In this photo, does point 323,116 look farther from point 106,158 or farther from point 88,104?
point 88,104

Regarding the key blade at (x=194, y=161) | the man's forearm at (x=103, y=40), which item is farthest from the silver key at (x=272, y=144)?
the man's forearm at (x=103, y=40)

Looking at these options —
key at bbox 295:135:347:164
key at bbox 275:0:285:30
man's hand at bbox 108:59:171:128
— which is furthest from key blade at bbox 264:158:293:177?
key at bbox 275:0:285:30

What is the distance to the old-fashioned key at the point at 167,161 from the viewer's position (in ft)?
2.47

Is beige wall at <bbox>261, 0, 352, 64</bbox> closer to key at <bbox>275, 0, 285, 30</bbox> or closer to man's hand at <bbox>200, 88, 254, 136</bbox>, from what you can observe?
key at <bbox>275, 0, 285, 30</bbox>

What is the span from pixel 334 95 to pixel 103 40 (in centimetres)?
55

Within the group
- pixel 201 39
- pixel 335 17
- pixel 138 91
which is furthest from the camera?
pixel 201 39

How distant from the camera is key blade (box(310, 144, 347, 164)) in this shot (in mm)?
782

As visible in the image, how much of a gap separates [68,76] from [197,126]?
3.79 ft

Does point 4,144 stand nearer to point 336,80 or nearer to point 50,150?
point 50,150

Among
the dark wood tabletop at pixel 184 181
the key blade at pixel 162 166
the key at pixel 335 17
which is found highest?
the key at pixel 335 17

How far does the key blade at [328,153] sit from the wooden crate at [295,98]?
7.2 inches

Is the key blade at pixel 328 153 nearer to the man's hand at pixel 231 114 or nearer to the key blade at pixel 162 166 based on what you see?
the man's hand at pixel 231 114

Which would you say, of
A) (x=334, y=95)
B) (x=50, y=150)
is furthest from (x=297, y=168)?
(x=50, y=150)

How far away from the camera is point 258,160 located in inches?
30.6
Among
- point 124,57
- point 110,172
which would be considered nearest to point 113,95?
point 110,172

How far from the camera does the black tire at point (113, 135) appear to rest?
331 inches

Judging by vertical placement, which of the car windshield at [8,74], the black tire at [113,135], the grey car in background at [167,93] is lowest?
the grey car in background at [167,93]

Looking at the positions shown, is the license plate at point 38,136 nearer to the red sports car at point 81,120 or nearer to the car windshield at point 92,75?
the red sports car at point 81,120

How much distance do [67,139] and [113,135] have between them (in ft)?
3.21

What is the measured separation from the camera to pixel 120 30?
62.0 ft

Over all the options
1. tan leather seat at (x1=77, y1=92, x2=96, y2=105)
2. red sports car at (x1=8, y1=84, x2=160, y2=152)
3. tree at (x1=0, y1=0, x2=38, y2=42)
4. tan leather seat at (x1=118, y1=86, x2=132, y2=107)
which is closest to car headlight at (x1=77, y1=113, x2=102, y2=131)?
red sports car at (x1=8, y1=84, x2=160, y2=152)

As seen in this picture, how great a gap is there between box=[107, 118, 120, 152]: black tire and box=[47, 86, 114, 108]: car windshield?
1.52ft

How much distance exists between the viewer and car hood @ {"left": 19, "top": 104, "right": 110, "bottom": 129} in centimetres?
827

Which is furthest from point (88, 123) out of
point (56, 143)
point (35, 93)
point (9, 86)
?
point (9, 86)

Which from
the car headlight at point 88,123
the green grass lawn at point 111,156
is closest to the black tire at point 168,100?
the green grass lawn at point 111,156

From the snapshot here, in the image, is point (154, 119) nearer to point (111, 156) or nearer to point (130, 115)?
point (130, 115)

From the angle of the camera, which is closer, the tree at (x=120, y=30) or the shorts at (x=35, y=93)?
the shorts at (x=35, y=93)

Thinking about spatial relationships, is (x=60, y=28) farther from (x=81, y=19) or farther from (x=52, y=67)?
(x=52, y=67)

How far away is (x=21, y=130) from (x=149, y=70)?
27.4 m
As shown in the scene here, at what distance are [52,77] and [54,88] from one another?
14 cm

= Task details =
Rewrite the whole listing with every "key blade" changed to "key tip", keeping everything else the same.

= Final result =
In this photo, does point 323,116 look farther from point 106,158 or farther from point 88,104?
point 88,104

Regarding the key tip at (x=194, y=161) | the man's forearm at (x=103, y=40), which item is farthest from the silver key at (x=272, y=144)?
the man's forearm at (x=103, y=40)

Looking at these options —
key at bbox 295:135:347:164
key at bbox 275:0:285:30
man's hand at bbox 108:59:171:128
— which is furthest from key tip at bbox 264:158:293:177?
key at bbox 275:0:285:30

What is the distance to the old-fashioned key at the point at 167,161 from the viewer's position (in ft)?
2.47

Is beige wall at <bbox>261, 0, 352, 64</bbox> closer to key at <bbox>275, 0, 285, 30</bbox> or closer to man's hand at <bbox>200, 88, 254, 136</bbox>, from what you can observe?
key at <bbox>275, 0, 285, 30</bbox>

What is the span from pixel 334 95 to pixel 103 40 (in centimetres)?
55

Within the group
- pixel 201 39
- pixel 335 17
- pixel 138 91
which is furthest from the camera?
pixel 201 39

How distant from the camera is key tip (box(310, 144, 347, 164)) in this shot (in mm)?
782

As visible in the image, how much of a gap separates [68,76] from [197,126]?
3.79 ft

Does point 4,144 stand nearer to point 336,80 or nearer to point 50,150?
point 50,150

Among
the dark wood tabletop at pixel 184 181
the key tip at pixel 162 166
the key at pixel 335 17
which is found highest?
the key at pixel 335 17

How far does the key tip at [328,153] sit from the wooden crate at [295,98]?
7.2 inches

Is the key tip at pixel 328 153 nearer to the man's hand at pixel 231 114 or nearer to the key tip at pixel 162 166 based on what you see?
the man's hand at pixel 231 114

Which would you say, of
A) (x=334, y=95)
B) (x=50, y=150)
is furthest from (x=297, y=168)?
(x=50, y=150)

How far away from the camera is point 258,160 located in inches?
30.6
Among
- point 124,57
- point 110,172
which would be considered nearest to point 113,95?
point 110,172

How far from the camera does the black tire at point (113, 135) appear to rest?
331 inches

Judging by vertical placement, which of the car windshield at [8,74], the black tire at [113,135], the grey car in background at [167,93] is lowest?
the grey car in background at [167,93]

Looking at the positions shown, is the license plate at point 38,136 nearer to the red sports car at point 81,120 or nearer to the car windshield at point 92,75?
the red sports car at point 81,120

How much distance do [67,139] and [113,135] have between them (in ft)?
3.21

What is the measured separation from the camera to pixel 120 30?
62.0 ft

Over all the options
1. tan leather seat at (x1=77, y1=92, x2=96, y2=105)
2. red sports car at (x1=8, y1=84, x2=160, y2=152)
3. tree at (x1=0, y1=0, x2=38, y2=42)
4. tan leather seat at (x1=118, y1=86, x2=132, y2=107)
which is closest to car headlight at (x1=77, y1=113, x2=102, y2=131)?
red sports car at (x1=8, y1=84, x2=160, y2=152)

As seen in this picture, how great a gap is there between box=[107, 118, 120, 152]: black tire and box=[47, 86, 114, 108]: car windshield?
1.52ft

How much distance exists between the viewer and car hood @ {"left": 19, "top": 104, "right": 110, "bottom": 129} in centimetres?
827

Which is furthest from point (88, 123) out of
point (56, 143)
point (35, 93)
point (9, 86)
?
point (9, 86)

Which from
the car headlight at point 88,123
the green grass lawn at point 111,156
is closest to the black tire at point 168,100?
the green grass lawn at point 111,156

From the snapshot here, in the image, is point (154, 119) nearer to point (111, 156) or nearer to point (130, 115)?
point (130, 115)

From the angle of the camera, which is closer, the tree at (x=120, y=30) or the shorts at (x=35, y=93)?
the shorts at (x=35, y=93)

Thinking about spatial relationships, is (x=60, y=28) farther from (x=81, y=19) or farther from (x=52, y=67)?
(x=52, y=67)

How far away is (x=21, y=130) from (x=149, y=70)?
27.4 m
As shown in the scene here, at what distance are [52,77] and [54,88] from one another?
14 cm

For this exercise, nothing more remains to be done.